> [Problem] Reproduce all of the data below, substituting "attic window" for "dormer window" and changing nothing else, and leave the pictures out of your output.

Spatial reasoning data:

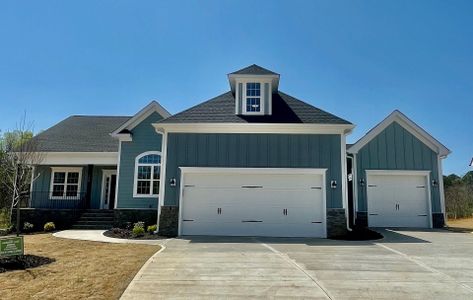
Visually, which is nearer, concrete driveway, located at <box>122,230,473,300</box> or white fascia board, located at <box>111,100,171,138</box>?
concrete driveway, located at <box>122,230,473,300</box>

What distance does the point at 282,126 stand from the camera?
1477cm

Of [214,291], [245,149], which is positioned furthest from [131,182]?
[214,291]

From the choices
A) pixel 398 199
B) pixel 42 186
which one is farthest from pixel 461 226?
pixel 42 186

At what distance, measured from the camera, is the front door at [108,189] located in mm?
20234

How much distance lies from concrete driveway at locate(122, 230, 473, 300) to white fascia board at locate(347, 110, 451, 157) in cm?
697

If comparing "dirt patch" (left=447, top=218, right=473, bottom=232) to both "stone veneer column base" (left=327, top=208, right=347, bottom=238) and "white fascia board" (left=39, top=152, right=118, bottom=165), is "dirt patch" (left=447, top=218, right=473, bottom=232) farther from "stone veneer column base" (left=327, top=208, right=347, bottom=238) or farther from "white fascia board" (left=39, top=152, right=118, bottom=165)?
"white fascia board" (left=39, top=152, right=118, bottom=165)

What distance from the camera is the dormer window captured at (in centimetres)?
1577

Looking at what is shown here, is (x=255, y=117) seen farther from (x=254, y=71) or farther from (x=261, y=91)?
(x=254, y=71)

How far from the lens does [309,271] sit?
309 inches

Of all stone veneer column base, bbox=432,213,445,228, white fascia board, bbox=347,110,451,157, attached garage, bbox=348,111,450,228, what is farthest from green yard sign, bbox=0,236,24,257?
stone veneer column base, bbox=432,213,445,228

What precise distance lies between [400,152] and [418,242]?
6677 mm

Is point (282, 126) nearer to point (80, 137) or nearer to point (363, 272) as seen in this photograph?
point (363, 272)

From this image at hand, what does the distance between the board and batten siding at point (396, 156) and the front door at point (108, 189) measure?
1371 centimetres

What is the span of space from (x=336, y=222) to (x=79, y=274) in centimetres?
994
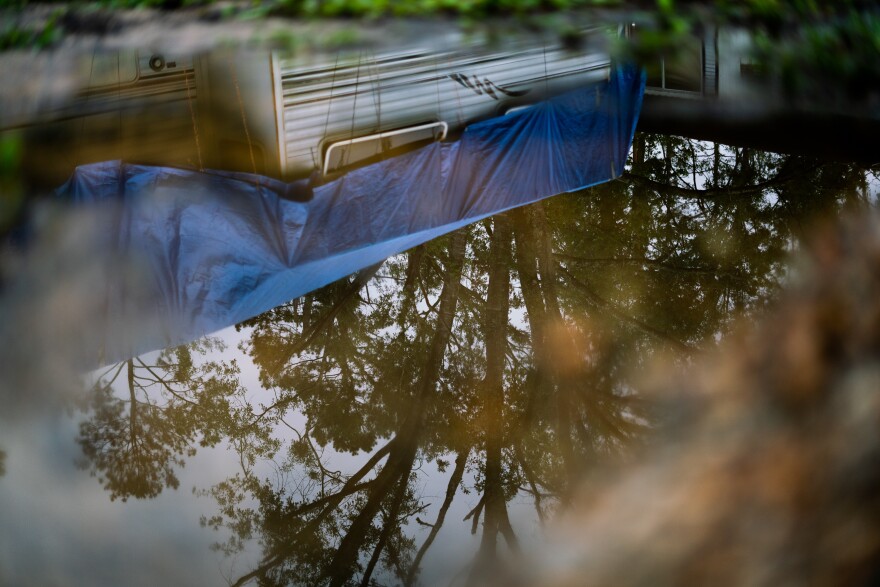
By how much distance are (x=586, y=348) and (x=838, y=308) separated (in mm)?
905

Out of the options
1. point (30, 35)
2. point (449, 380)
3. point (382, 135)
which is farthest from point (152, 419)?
point (30, 35)

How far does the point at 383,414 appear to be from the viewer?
2764mm

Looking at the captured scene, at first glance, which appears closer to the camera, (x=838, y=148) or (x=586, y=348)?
(x=586, y=348)

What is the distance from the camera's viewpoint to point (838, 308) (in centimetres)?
269

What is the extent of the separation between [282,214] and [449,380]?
1252 mm

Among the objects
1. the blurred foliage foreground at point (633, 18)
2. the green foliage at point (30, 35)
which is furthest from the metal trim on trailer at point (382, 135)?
the green foliage at point (30, 35)

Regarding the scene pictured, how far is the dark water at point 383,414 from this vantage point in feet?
7.70

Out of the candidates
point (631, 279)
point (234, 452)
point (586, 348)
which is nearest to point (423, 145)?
point (631, 279)

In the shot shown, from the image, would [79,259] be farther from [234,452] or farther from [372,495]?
[372,495]

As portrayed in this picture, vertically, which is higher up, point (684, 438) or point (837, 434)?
point (684, 438)

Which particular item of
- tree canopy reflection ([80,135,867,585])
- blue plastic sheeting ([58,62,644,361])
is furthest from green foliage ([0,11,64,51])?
tree canopy reflection ([80,135,867,585])

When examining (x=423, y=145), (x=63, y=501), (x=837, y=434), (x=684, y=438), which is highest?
(x=423, y=145)

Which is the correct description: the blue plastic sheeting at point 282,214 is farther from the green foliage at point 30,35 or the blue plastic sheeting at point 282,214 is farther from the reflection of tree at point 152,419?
the green foliage at point 30,35

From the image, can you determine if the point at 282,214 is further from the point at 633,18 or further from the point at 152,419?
the point at 633,18
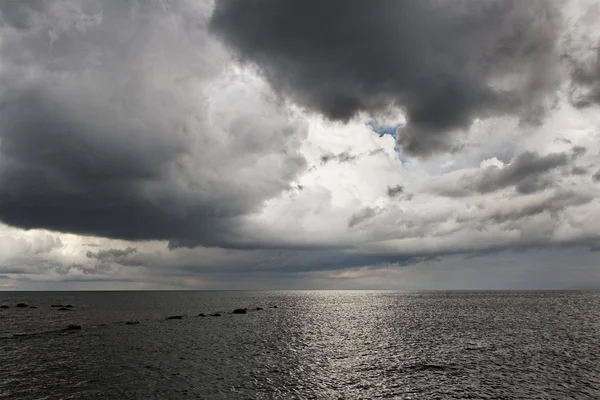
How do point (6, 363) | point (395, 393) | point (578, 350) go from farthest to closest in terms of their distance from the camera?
1. point (578, 350)
2. point (6, 363)
3. point (395, 393)

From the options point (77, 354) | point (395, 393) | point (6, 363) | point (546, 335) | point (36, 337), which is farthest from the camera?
point (546, 335)

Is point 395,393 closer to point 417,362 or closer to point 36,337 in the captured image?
point 417,362

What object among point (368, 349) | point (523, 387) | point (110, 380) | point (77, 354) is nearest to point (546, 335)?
point (368, 349)

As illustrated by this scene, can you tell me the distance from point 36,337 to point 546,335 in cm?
9907

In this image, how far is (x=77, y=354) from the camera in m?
55.4

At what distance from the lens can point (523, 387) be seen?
39656 millimetres

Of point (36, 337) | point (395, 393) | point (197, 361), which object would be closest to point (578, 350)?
point (395, 393)

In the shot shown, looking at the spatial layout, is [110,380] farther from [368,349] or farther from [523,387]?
[523,387]

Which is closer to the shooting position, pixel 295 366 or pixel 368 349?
pixel 295 366

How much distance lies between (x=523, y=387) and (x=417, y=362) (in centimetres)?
1422

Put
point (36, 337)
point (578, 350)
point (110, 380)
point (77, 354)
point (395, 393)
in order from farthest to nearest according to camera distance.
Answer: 1. point (36, 337)
2. point (578, 350)
3. point (77, 354)
4. point (110, 380)
5. point (395, 393)

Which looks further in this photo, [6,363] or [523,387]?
[6,363]

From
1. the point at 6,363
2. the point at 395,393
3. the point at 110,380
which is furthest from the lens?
the point at 6,363

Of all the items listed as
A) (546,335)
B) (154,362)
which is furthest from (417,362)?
(546,335)
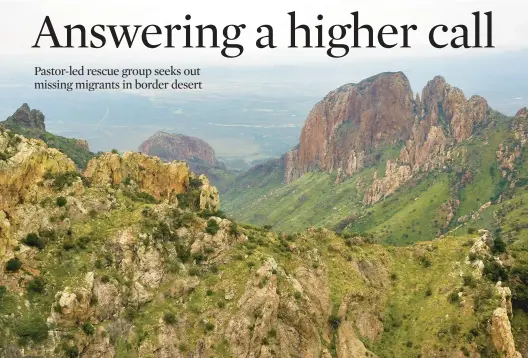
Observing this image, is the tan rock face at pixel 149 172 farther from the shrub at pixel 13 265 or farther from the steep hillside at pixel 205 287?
the shrub at pixel 13 265

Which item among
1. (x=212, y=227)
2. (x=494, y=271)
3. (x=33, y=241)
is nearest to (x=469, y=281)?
(x=494, y=271)

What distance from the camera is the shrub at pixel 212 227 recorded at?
241ft

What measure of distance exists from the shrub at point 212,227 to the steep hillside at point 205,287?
7.3 inches

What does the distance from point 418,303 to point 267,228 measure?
1190 inches

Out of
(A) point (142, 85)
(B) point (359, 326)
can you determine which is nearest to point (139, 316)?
(B) point (359, 326)

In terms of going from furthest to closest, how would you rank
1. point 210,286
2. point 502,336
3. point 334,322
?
1. point 334,322
2. point 210,286
3. point 502,336

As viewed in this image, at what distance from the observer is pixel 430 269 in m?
81.9

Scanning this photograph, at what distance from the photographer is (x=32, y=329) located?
51250 millimetres

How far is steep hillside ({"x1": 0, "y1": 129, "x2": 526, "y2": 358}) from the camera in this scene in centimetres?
5631

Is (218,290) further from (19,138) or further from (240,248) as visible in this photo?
(19,138)

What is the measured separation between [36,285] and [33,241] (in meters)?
7.20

> [Result of this task]
Visually, which is nearer, concrete driveway, located at <box>122,230,473,300</box> or white fascia board, located at <box>111,100,171,138</box>?
concrete driveway, located at <box>122,230,473,300</box>

What distance does the point at 282,126 stand from the camera?
1477cm

Of [214,291], [245,149], which is positioned furthest from [131,182]?
[214,291]

From the choices
A) pixel 398 199
B) pixel 42 186
which one is farthest from pixel 461 226?
pixel 42 186

At what distance, measured from the camera, is the front door at [108,189] located in mm?
20234

How much distance lies from concrete driveway at locate(122, 230, 473, 300) to white fascia board at locate(347, 110, 451, 157) in cm?
697

If comparing "dirt patch" (left=447, top=218, right=473, bottom=232) to both "stone veneer column base" (left=327, top=208, right=347, bottom=238) and "white fascia board" (left=39, top=152, right=118, bottom=165), is "dirt patch" (left=447, top=218, right=473, bottom=232) farther from "stone veneer column base" (left=327, top=208, right=347, bottom=238) or farther from "white fascia board" (left=39, top=152, right=118, bottom=165)?
"white fascia board" (left=39, top=152, right=118, bottom=165)

What distance from the camera is the attic window captured at (in centimetres)?
1577

Looking at what is shown here, is (x=255, y=117) seen farther from (x=254, y=71) or farther from (x=261, y=91)?
(x=254, y=71)

How far from the lens does [309,271] sit?
309 inches

Of all stone veneer column base, bbox=432,213,445,228, white fascia board, bbox=347,110,451,157, attached garage, bbox=348,111,450,228, what is farthest from green yard sign, bbox=0,236,24,257?
stone veneer column base, bbox=432,213,445,228

What precise distance lies between [400,152] and [418,242]?
6677 mm

Is point (282, 126) nearer to point (80, 137) or nearer to point (363, 272) as seen in this photograph?
point (363, 272)

From this image at hand, what does the distance between the board and batten siding at point (396, 156) and the front door at point (108, 189) measure?
1371 centimetres

What is the span of space from (x=336, y=222) to (x=79, y=274) in centimetres?
994
By how much distance are (x=586, y=348) and (x=838, y=308) separated (in mm)?
905

Out of the options
1. point (30, 35)
2. point (449, 380)
3. point (382, 135)
which is farthest from point (152, 419)?
point (30, 35)

How far does the point at 383,414 appear to be from the viewer?
2764mm

Looking at the captured scene, at first glance, which appears closer to the camera, (x=838, y=148) or (x=586, y=348)?
(x=586, y=348)

What is the distance from the camera's viewpoint to point (838, 308) (in centimetres)?
269

What is the extent of the separation between [282,214] and [449,380]?
1252 mm

Among the objects
1. the blurred foliage foreground at point (633, 18)
2. the green foliage at point (30, 35)
which is furthest from the metal trim on trailer at point (382, 135)?
the green foliage at point (30, 35)

Regarding the scene pictured, how far is the dark water at point 383,414 from this vantage point in feet?
7.70

Out of the candidates
point (631, 279)
point (234, 452)
point (586, 348)
which is nearest to point (423, 145)?
point (631, 279)

In the shot shown, from the image, would [79,259] be farther from [234,452] or farther from [372,495]?
[372,495]

As portrayed in this picture, vertically, which is higher up, point (684, 438) or point (837, 434)?
point (684, 438)

Which particular item of
- tree canopy reflection ([80,135,867,585])
- blue plastic sheeting ([58,62,644,361])
is furthest from green foliage ([0,11,64,51])?
tree canopy reflection ([80,135,867,585])

When examining (x=423, y=145), (x=63, y=501), (x=837, y=434), (x=684, y=438), which is highest?
(x=423, y=145)

Which is the correct description: the blue plastic sheeting at point 282,214 is farther from the green foliage at point 30,35 or the blue plastic sheeting at point 282,214 is farther from the reflection of tree at point 152,419?
the green foliage at point 30,35

From the image, can you determine if the point at 282,214 is further from the point at 633,18 or further from the point at 152,419?
the point at 633,18
How do point (6, 363) | point (395, 393) | point (578, 350) go from farthest to closest in terms of their distance from the camera?
1. point (578, 350)
2. point (6, 363)
3. point (395, 393)

From the options point (77, 354) | point (395, 393) | point (6, 363) | point (546, 335) | point (36, 337), which is farthest from the camera?
point (546, 335)

Is point 395,393 closer to point 417,362 or closer to point 36,337 in the captured image?
point 417,362

What object among point (368, 349) | point (523, 387) | point (110, 380) | point (77, 354) is nearest to point (546, 335)?
point (368, 349)

As illustrated by this scene, can you tell me the distance from point 36,337 to point 546,335 in cm?
9907

In this image, how far is (x=77, y=354) from the camera in m?
55.4

At what distance from the lens can point (523, 387) be seen?
39656 millimetres

Of point (36, 337) | point (395, 393) | point (197, 361), which object would be closest to point (578, 350)?
point (395, 393)

In the shot shown, looking at the spatial layout, is [110,380] farther from [368,349] or farther from [523,387]?
[523,387]

Which is closer to the shooting position, pixel 295 366 or pixel 368 349?
pixel 295 366

How much distance lies between (x=523, y=387) and (x=417, y=362) (in centimetres)?
1422

Put
point (36, 337)
point (578, 350)
point (110, 380)
point (77, 354)
point (395, 393)
in order from farthest to nearest according to camera distance.
Answer: 1. point (36, 337)
2. point (578, 350)
3. point (77, 354)
4. point (110, 380)
5. point (395, 393)

Which looks further in this photo, [6,363] or [523,387]?
[6,363]

From
1. the point at 6,363
2. the point at 395,393
3. the point at 110,380
which is furthest from the lens?
the point at 6,363

Of all the items listed as
A) (546,335)
B) (154,362)
which is furthest from (417,362)?
(546,335)
Observing this image, is the tan rock face at pixel 149 172 farther from the shrub at pixel 13 265 or farther from the steep hillside at pixel 205 287?
the shrub at pixel 13 265

Which item among
1. (x=212, y=227)
2. (x=494, y=271)
3. (x=33, y=241)
is nearest to (x=469, y=281)?
(x=494, y=271)

What distance from the camera is the shrub at pixel 212 227 recorded at?
241ft

What measure of distance exists from the shrub at point 212,227 to the steep hillside at point 205,287?
7.3 inches

What does the distance from point 418,303 to point 267,228 measure?
1190 inches

Out of
(A) point (142, 85)
(B) point (359, 326)
can you determine which is nearest to point (139, 316)?
(B) point (359, 326)

In terms of going from furthest to closest, how would you rank
1. point 210,286
2. point 502,336
3. point 334,322
?
1. point 334,322
2. point 210,286
3. point 502,336

As viewed in this image, at what distance from the observer is pixel 430 269 in m?
81.9

Scanning this photograph, at what distance from the photographer is (x=32, y=329) located?
51250 millimetres

How far is steep hillside ({"x1": 0, "y1": 129, "x2": 526, "y2": 358}) from the camera in this scene in centimetres?
5631

Is (218,290) further from (19,138) or further from (240,248) as visible in this photo?
(19,138)

What is the measured separation between [36,285] and [33,241] (in meters)?
7.20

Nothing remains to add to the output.